**The request:**
In the essay below about waste, what part of the mushroom could the author's grandmother afford to buy?

**Source passage:**
▼

Josna Rege

143. Waste Not, Want Not

In 1960s, Britain, Family, Food, India, Inter/Transnational, Stories, United States on March 25, 2012 at 1:11 am

Clean Your Plate, Save the World? (in.reuters.com) Photo: Reuters/Romeo Ranoco/Files

My father has always had a horror of waste. If my sister or I left any food on our plates he would feel compelled to finish it for us. There was no need for him to mention the children starving in India—we saw them all around us every day. Whenever we went to the IIT students’ hostels for special functions, which always included delicious dinners, we saw the children scrambling to polish off any scraps of food left on the plates after the feast.

My mother taught thrift by example. When she cooked, she made everything from scratch. On the rare occasions she made pancakes, always a special treat in 1960s India with food rationing and white flour a precious commodity, she gave us all the perfect ones and ate only the rejects, usually the first and the last. She didn’t talk much about the poverty of her childhood, focusing instead on special treats and times of plenty; but quite recently she mentioned something in passing that spoke volumes. I was washing and chopping mushrooms, perhaps to make a mushroom gravy for a lavish Thanksgiving spread, when she observed that she didn’t see a whole mushroom until she was an adult, since her mother could afford to buy only the stalks. It shames me to think of how much of the mushrooms I waste when I clean and prepare them, sometimes throwing the stalks away entirely.

▲

Data items:
▼

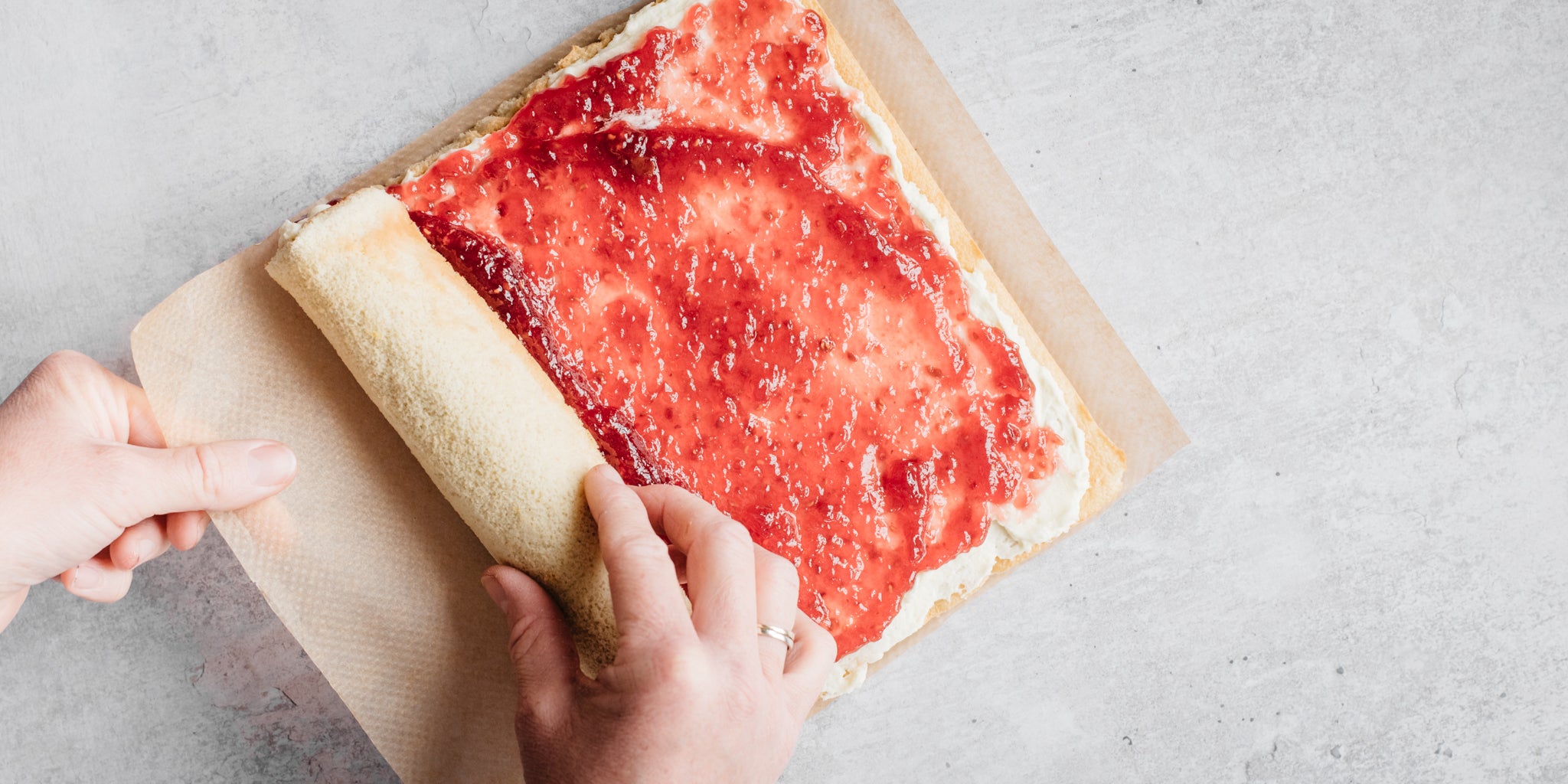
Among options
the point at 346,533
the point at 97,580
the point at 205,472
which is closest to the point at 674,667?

▲

**Completed exercise:**
Only the stalks.